- Required work: Copy out the full listing below word for word, and leave the pictures out of your reply.

- Material shown:

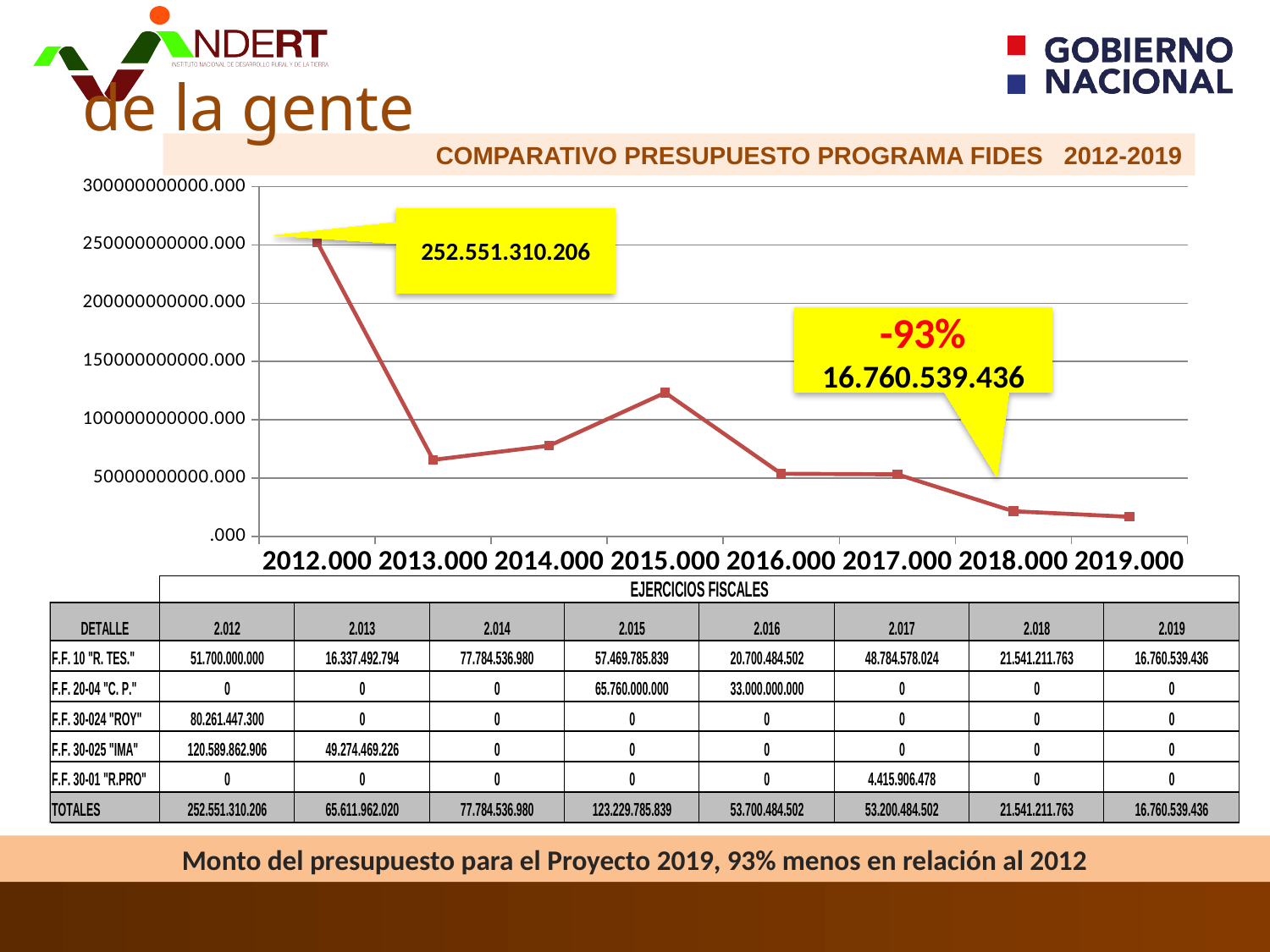
What is the difference between the 2012 value and the 2019 value shown in the chart callouts? 235.790.770.770 Which year has the lowest value on the chart? 2019 What value does the callout give for the 2019 point on the chart? 16.760.539.436 Is the value for 2015 on the chart greater or less than 100000000000.000? greater Do the values on the chart rise or fall from 2015 to 2019? fall Which year has the larger value on the chart, 2014 or 2015? 2015 What kind of chart is shown on the slide? line chart How many fiscal years are plotted on the x axis of the chart? 8 Which year has the highest value on the chart? 2012 Is the value for 2013 on the chart greater or less than 100000000000.000? less What value does the callout give for the 2012 point on the chart? 252.551.310.206 What percentage change is shown in the callout near the 2019 point? -93%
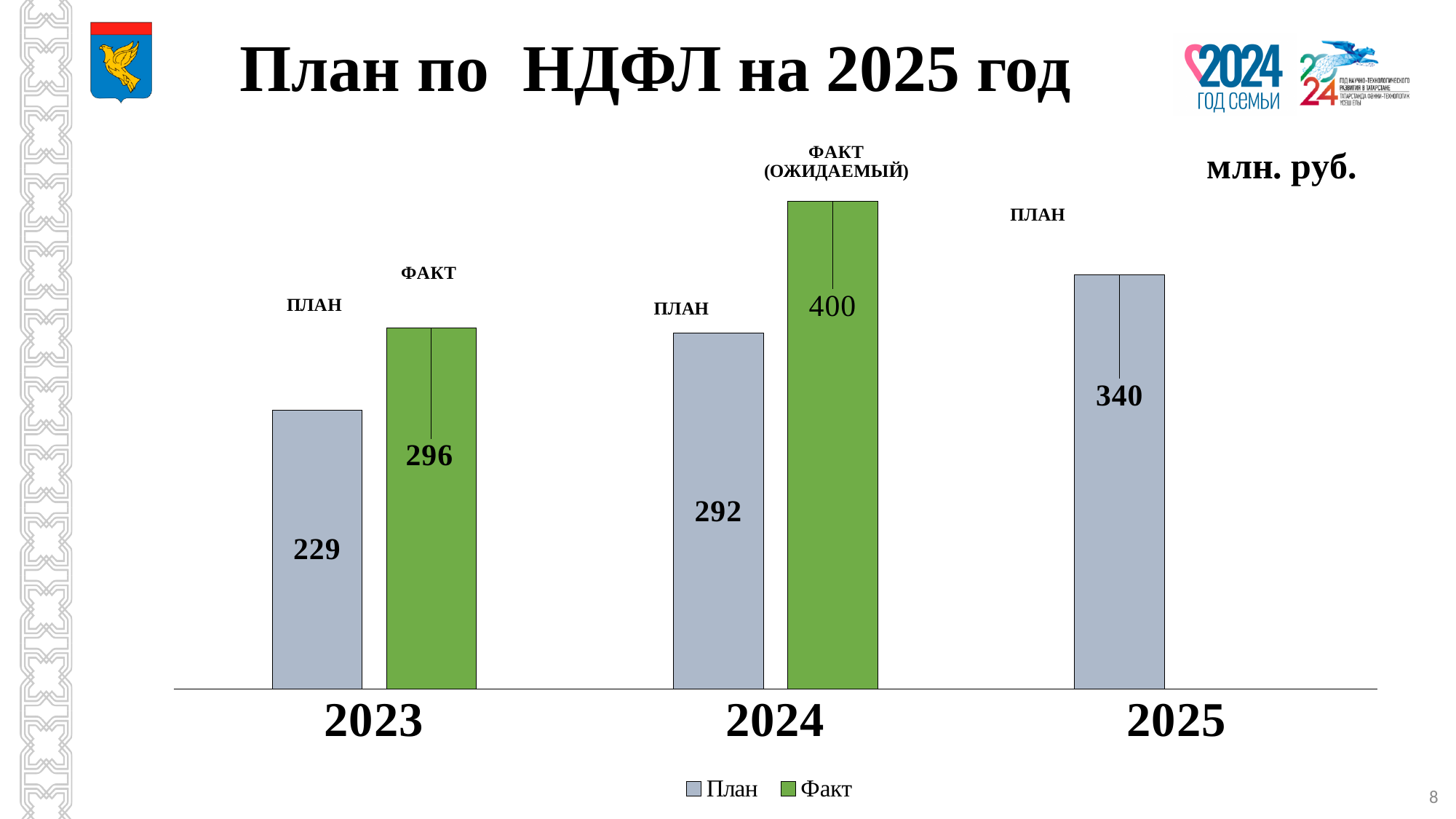
What is the Факт value for 2024? 400 What is the План value for 2025? 340 What is the Факт value for 2023? 296 Which year has the lowest План value? 2023 Which is larger in 2023, the План value or the Факт value? Факт What is the difference between the Факт and План values for 2024? 108 Do the План values rise or fall from 2023 to 2025? Rise What is the difference between the План values for 2025 and 2023? 111 How many series does the legend list? 2 What is the План value for 2023? 229 What kind of chart is shown on the slide? Bar chart Which year has the highest План value? 2025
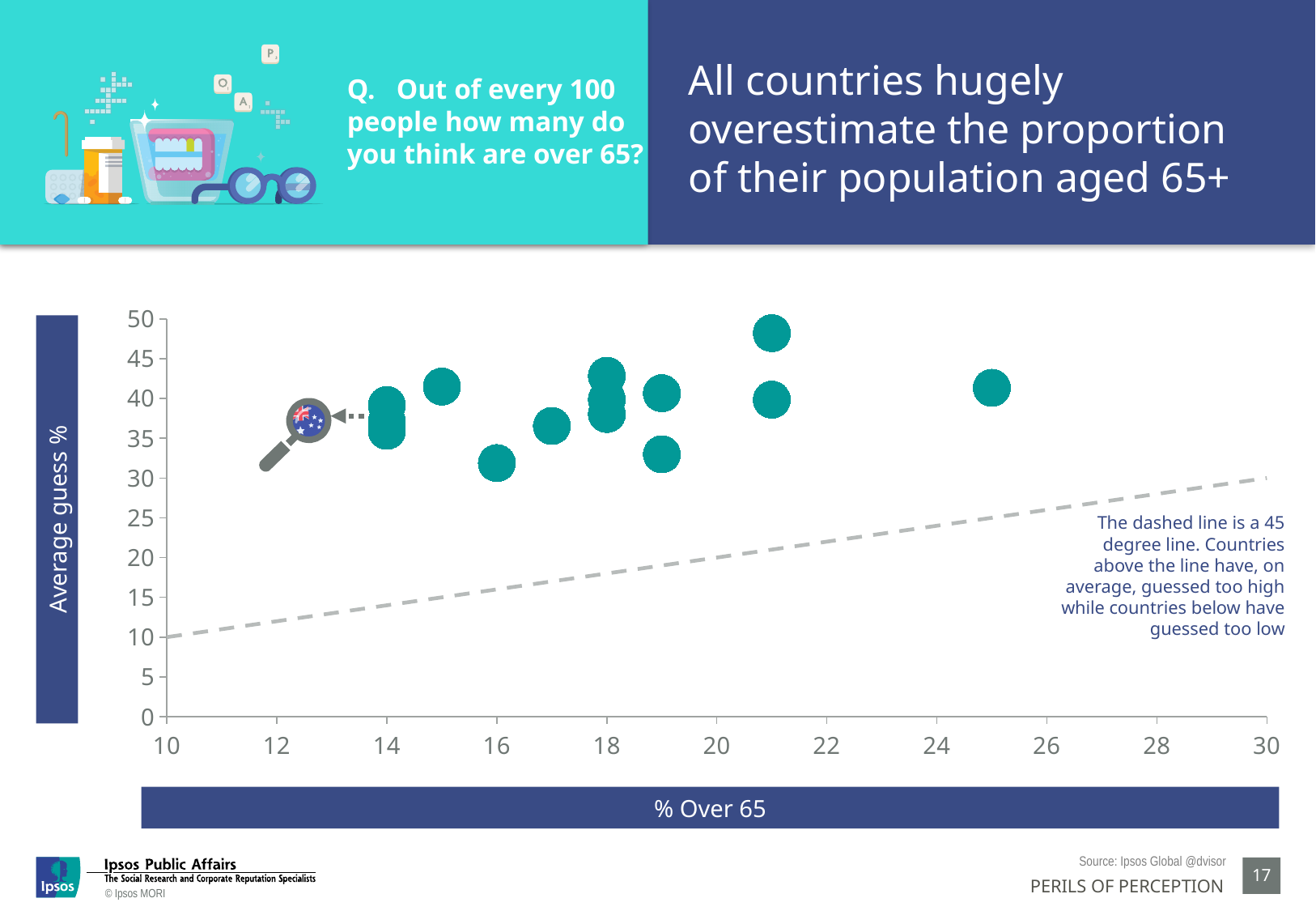
What is the title of the horizontal axis? % Over 65 Is the average guess for the point at 16% over 65 greater or less than 35? less What kind of chart is shown on the slide? Scatter chart Are the plotted countries above or below the dashed 45 degree line? Above What is the title of the vertical axis? Average guess % What is the maximum value shown on the vertical axis? 50 Is the average guess for the point at 25% over 65 greater or less than 30? greater Is the average guess for the point at 15% over 65 greater or less than 40? greater Which has the higher average guess: the point at 25% over 65 or the point at 16% over 65? The point at 25% over 65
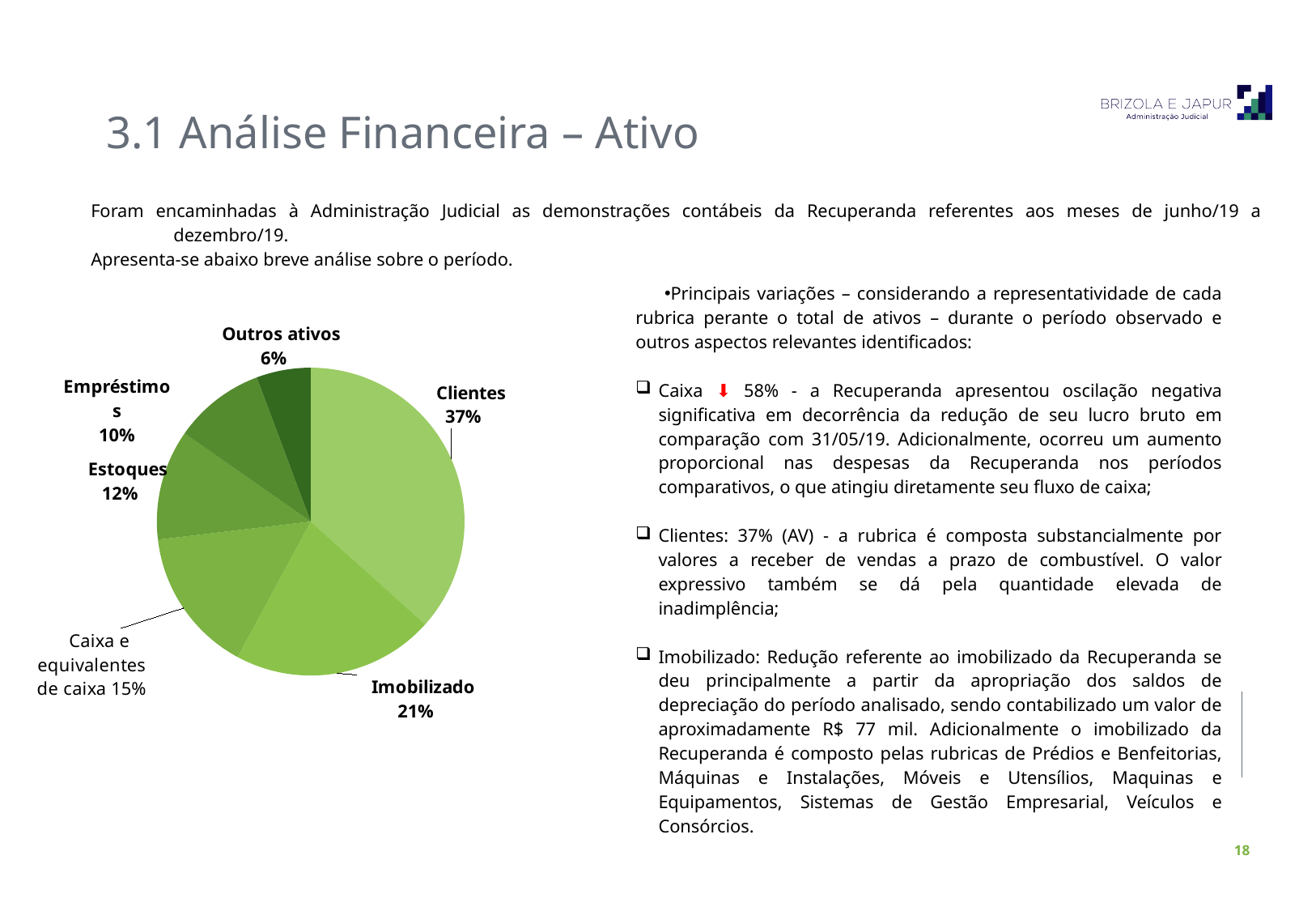
What kind of chart is shown on the slide? Pie chart What share of the pie does Clientes represent? 37% Which category has the largest slice of the pie? Clientes What is the value shown for Estoques? 12% What is the value shown for Empréstimos? 10% What is the value shown for Caixa e equivalentes de caixa? 15% Which category has the smallest slice of the pie? Outros ativos What is the difference in percentage points between Clientes and Imobilizado? 16 What share of the pie does Imobilizado represent? 21% What is the value shown for Outros ativos? 6% Which is larger, Estoques or Empréstimos? Estoques How many slices does the pie chart have? 6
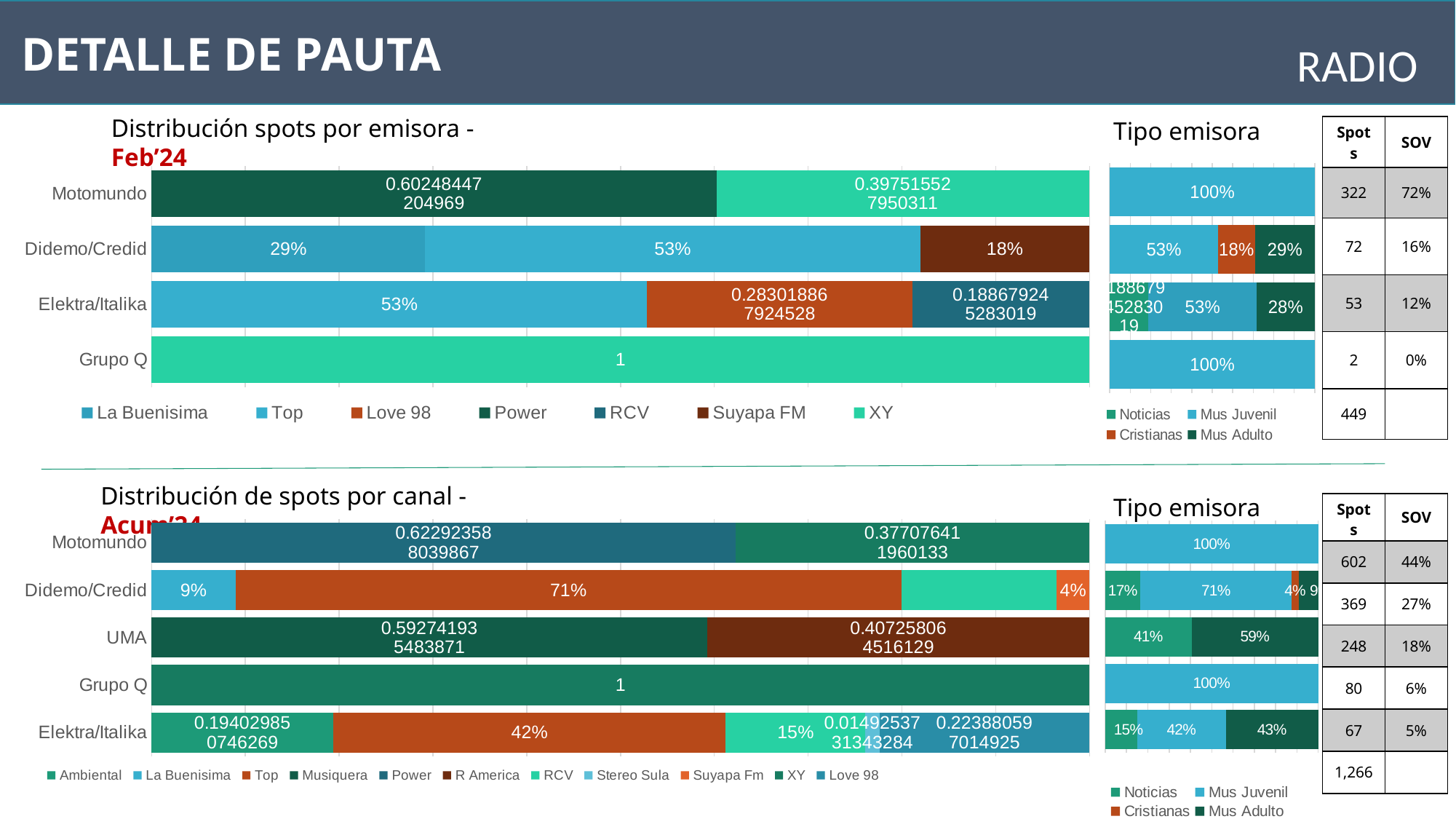
How many series does the legend of the 'Distribución de spots por canal - Acum'24' chart list? 11 In the 'Distribución spots por emisora - Feb'24' chart, what is the value of the Suyapa FM segment for Didemo/Credid? 18% In the 'Distribución spots por emisora - Feb'24' chart, what is the difference between the Top segment (53%) and the La Buenisima segment (29%) for Didemo/Credid? 24 percentage points In the 'Distribución spots por emisora - Feb'24' chart, what is the value of the Top segment for Didemo/Credid? 53% What kind of chart is the 'Distribución spots por emisora - Feb'24' chart? Stacked bar chart How many categories are shown in the 'Distribución de spots por canal - Acum'24' chart? 5 How many series does the legend of the 'Distribución spots por emisora - Feb'24' chart list? 7 In the 'Distribución de spots por canal - Acum'24' chart, what is the value of the Top segment for Didemo/Credid? 71% In the bottom 'Tipo emisora' chart (Acum'24), what is the Mus Adulto share for UMA? 59% In the 'Distribución spots por emisora - Feb'24' chart, which is larger for Didemo/Credid: the La Buenisima segment or the Suyapa FM segment? La Buenisima In the top 'Tipo emisora' chart (Feb'24), what is the Mus Adulto share for Didemo/Credid? 29% How many emisoras (categories) are shown in the 'Distribución spots por emisora - Feb'24' chart? 4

- Answer to this task:
What is the difference between the 2012 value and the 2019 value shown in the chart callouts? 235.790.770.770 Which year has the lowest value on the chart? 2019 What value does the callout give for the 2019 point on the chart? 16.760.539.436 Is the value for 2015 on the chart greater or less than 100000000000.000? greater Do the values on the chart rise or fall from 2015 to 2019? fall Which year has the larger value on the chart, 2014 or 2015? 2015 What kind of chart is shown on the slide? line chart How many fiscal years are plotted on the x axis of the chart? 8 Which year has the highest value on the chart? 2012 Is the value for 2013 on the chart greater or less than 100000000000.000? less What value does the callout give for the 2012 point on the chart? 252.551.310.206 What percentage change is shown in the callout near the 2019 point? -93%
What is the Факт value for 2024? 400 What is the План value for 2025? 340 What is the Факт value for 2023? 296 Which year has the lowest План value? 2023 Which is larger in 2023, the План value or the Факт value? Факт What is the difference between the Факт and План values for 2024? 108 Do the План values rise or fall from 2023 to 2025? Rise What is the difference between the План values for 2025 and 2023? 111 How many series does the legend list? 2 What is the План value for 2023? 229 What kind of chart is shown on the slide? Bar chart Which year has the highest План value? 2025
What is the title of the horizontal axis? % Over 65 Is the average guess for the point at 16% over 65 greater or less than 35? less What kind of chart is shown on the slide? Scatter chart Are the plotted countries above or below the dashed 45 degree line? Above What is the title of the vertical axis? Average guess % What is the maximum value shown on the vertical axis? 50 Is the average guess for the point at 25% over 65 greater or less than 30? greater Is the average guess for the point at 15% over 65 greater or less than 40? greater Which has the higher average guess: the point at 25% over 65 or the point at 16% over 65? The point at 25% over 65
What kind of chart is shown on the slide? Pie chart What share of the pie does Clientes represent? 37% Which category has the largest slice of the pie? Clientes What is the value shown for Estoques? 12% What is the value shown for Empréstimos? 10% What is the value shown for Caixa e equivalentes de caixa? 15% Which category has the smallest slice of the pie? Outros ativos What is the difference in percentage points between Clientes and Imobilizado? 16 What share of the pie does Imobilizado represent? 21% What is the value shown for Outros ativos? 6% Which is larger, Estoques or Empréstimos? Estoques How many slices does the pie chart have? 6
How many series does the legend of the 'Distribución de spots por canal - Acum'24' chart list? 11 In the 'Distribución spots por emisora - Feb'24' chart, what is the value of the Suyapa FM segment for Didemo/Credid? 18% In the 'Distribución spots por emisora - Feb'24' chart, what is the difference between the Top segment (53%) and the La Buenisima segment (29%) for Didemo/Credid? 24 percentage points In the 'Distribución spots por emisora - Feb'24' chart, what is the value of the Top segment for Didemo/Credid? 53% What kind of chart is the 'Distribución spots por emisora - Feb'24' chart? Stacked bar chart How many categories are shown in the 'Distribución de spots por canal - Acum'24' chart? 5 How many series does the legend of the 'Distribución spots por emisora - Feb'24' chart list? 7 In the 'Distribución de spots por canal - Acum'24' chart, what is the value of the Top segment for Didemo/Credid? 71% In the bottom 'Tipo emisora' chart (Acum'24), what is the Mus Adulto share for UMA? 59% In the 'Distribución spots por emisora - Feb'24' chart, which is larger for Didemo/Credid: the La Buenisima segment or the Suyapa FM segment? La Buenisima In the top 'Tipo emisora' chart (Feb'24), what is the Mus Adulto share for Didemo/Credid? 29% How many emisoras (categories) are shown in the 'Distribución spots por emisora - Feb'24' chart? 4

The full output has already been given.